- **JOB**: Reproduce verbatim only the lines from the one containing "Which object of" through the last line below, both included.

** START OF EXCERPTED RECORDS **

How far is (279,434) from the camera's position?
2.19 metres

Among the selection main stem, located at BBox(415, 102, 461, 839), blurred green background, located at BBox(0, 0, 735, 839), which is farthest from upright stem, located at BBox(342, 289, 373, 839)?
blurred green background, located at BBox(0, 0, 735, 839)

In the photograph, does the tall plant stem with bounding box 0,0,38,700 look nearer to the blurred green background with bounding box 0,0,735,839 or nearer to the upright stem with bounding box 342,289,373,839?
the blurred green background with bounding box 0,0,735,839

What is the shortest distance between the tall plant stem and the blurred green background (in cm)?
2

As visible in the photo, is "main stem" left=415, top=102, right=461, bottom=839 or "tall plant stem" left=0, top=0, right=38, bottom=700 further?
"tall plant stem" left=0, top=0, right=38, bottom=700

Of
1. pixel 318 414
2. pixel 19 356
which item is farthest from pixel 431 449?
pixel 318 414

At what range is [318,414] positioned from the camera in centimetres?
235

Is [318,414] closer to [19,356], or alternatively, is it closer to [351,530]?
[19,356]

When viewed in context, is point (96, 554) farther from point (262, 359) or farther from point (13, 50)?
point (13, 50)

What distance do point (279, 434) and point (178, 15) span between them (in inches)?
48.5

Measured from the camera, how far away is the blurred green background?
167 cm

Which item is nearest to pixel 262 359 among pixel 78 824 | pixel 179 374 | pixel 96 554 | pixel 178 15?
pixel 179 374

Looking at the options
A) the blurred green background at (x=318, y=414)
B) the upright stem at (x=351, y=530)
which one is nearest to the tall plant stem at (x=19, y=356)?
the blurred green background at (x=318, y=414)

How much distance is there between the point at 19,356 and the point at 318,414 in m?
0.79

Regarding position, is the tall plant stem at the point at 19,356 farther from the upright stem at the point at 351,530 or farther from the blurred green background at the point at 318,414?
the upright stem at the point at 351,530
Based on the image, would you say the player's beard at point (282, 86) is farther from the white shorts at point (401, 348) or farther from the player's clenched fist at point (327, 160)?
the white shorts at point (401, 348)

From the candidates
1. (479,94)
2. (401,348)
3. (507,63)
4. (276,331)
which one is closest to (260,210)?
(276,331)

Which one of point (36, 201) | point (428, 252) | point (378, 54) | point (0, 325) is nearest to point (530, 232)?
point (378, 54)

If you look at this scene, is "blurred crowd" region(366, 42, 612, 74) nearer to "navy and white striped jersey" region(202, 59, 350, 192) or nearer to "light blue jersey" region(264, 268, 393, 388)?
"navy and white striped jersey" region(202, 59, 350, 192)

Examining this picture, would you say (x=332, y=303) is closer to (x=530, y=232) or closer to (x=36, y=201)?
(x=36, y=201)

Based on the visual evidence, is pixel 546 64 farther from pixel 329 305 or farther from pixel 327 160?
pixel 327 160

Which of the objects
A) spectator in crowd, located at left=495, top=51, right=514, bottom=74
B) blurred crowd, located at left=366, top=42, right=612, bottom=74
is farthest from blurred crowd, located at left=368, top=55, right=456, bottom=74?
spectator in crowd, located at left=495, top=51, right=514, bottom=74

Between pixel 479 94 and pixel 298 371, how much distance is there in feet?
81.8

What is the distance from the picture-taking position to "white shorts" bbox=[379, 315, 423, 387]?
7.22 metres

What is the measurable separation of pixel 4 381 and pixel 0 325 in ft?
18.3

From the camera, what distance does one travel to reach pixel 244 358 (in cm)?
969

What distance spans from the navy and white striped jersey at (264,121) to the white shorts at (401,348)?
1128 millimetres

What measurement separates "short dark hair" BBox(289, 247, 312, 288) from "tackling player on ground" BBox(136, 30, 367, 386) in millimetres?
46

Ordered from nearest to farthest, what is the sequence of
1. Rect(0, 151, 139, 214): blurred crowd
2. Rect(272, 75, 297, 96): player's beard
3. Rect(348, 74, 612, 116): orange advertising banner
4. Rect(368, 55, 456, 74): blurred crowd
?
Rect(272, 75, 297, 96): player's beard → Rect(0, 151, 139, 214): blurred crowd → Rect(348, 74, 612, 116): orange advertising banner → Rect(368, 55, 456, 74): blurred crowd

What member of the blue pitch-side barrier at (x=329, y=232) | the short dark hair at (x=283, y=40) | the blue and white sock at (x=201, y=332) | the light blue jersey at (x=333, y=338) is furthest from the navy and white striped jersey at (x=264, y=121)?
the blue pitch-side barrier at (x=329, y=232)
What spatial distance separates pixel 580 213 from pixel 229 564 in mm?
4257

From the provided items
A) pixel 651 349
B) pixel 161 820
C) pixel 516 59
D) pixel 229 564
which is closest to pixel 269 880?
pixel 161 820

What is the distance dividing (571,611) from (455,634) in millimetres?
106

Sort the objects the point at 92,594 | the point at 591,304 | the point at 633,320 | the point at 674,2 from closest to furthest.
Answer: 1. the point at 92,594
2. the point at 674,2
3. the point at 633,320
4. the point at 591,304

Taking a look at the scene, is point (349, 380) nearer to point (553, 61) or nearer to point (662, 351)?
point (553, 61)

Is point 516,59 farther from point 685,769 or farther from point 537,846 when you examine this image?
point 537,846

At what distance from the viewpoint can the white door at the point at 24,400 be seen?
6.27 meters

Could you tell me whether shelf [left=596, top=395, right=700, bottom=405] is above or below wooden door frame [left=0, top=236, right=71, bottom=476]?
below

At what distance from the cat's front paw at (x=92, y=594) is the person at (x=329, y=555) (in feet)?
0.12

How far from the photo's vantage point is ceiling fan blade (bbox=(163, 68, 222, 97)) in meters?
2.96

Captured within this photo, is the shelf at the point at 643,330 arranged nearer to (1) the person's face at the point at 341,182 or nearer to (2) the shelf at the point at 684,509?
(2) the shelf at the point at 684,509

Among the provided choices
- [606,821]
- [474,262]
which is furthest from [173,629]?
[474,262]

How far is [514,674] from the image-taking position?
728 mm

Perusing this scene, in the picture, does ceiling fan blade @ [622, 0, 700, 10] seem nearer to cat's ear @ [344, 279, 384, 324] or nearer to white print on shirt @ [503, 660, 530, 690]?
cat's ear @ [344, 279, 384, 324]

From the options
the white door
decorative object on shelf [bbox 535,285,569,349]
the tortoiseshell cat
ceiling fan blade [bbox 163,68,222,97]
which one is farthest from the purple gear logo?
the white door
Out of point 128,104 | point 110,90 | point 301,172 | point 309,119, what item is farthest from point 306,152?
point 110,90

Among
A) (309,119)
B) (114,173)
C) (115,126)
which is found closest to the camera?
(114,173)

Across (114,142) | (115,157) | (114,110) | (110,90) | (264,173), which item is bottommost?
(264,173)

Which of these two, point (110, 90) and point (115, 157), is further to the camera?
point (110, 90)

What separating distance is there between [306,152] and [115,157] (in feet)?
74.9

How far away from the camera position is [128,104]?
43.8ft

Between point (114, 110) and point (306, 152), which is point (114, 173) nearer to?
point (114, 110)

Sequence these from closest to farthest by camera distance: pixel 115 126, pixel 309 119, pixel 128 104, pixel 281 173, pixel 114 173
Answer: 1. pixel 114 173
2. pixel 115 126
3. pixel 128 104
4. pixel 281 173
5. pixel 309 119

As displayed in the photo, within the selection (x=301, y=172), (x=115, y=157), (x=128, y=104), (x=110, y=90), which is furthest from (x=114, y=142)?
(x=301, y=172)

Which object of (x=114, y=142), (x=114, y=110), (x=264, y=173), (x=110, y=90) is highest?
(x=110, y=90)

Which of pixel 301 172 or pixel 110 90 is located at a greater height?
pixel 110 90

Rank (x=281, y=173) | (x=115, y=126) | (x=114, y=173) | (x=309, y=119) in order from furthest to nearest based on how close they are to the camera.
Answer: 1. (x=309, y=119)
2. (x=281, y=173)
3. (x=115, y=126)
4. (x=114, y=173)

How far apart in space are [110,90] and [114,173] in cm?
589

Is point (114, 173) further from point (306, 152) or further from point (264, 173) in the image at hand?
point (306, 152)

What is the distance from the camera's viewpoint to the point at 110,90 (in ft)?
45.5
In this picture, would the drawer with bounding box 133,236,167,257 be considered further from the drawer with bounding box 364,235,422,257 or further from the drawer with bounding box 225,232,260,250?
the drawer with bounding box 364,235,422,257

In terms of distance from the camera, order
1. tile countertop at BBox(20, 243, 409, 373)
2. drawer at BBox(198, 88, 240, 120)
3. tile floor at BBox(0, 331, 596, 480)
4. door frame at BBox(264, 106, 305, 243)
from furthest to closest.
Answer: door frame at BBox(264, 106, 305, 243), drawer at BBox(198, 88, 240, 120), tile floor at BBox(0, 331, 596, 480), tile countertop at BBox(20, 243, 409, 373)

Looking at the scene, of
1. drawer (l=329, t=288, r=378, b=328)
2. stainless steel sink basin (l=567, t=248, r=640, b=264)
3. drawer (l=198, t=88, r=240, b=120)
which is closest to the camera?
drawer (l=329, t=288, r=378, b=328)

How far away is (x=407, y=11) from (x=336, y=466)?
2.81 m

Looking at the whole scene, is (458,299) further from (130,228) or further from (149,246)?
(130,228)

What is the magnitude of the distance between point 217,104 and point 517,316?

** END OF EXCERPTED RECORDS **

- **THE ANSWER**:
Which object of (x=114, y=142), (x=114, y=110), (x=264, y=173), (x=110, y=90) is highest?
(x=110, y=90)

Which of pixel 301 172 or pixel 110 90 is located at a greater height?
pixel 110 90

Rank (x=281, y=173) | (x=115, y=126) | (x=114, y=173) | (x=309, y=119) in order from furthest to nearest based on how close they are to the camera.
Answer: 1. (x=309, y=119)
2. (x=281, y=173)
3. (x=115, y=126)
4. (x=114, y=173)

How far apart in space are [110,90] and [114,173] in cm?
589

Is point (114, 173) further from point (306, 152) or further from point (264, 173) in the image at hand?
point (306, 152)

What is the distance from the camera's viewpoint to the point at 110,90 (in ft)?
45.5
In this picture, would the drawer with bounding box 133,236,167,257 be considered further from the drawer with bounding box 364,235,422,257 or further from the drawer with bounding box 225,232,260,250?
the drawer with bounding box 364,235,422,257

In terms of distance from the camera, order
1. tile countertop at BBox(20, 243, 409, 373)
2. drawer at BBox(198, 88, 240, 120)
3. tile floor at BBox(0, 331, 596, 480)
4. door frame at BBox(264, 106, 305, 243)
from furthest to closest.
Answer: door frame at BBox(264, 106, 305, 243), drawer at BBox(198, 88, 240, 120), tile floor at BBox(0, 331, 596, 480), tile countertop at BBox(20, 243, 409, 373)

Looking at the scene, of
1. drawer (l=329, t=288, r=378, b=328)
2. stainless steel sink basin (l=567, t=248, r=640, b=264)
3. drawer (l=198, t=88, r=240, b=120)
which is closest to the camera?
drawer (l=329, t=288, r=378, b=328)

How far away is (x=407, y=11) from (x=336, y=466)?
2.81 m

Looking at the whole scene, is (458,299) further from (130,228) or further from (149,246)?
(130,228)

What is the magnitude of the distance between point 217,104 and point 517,316?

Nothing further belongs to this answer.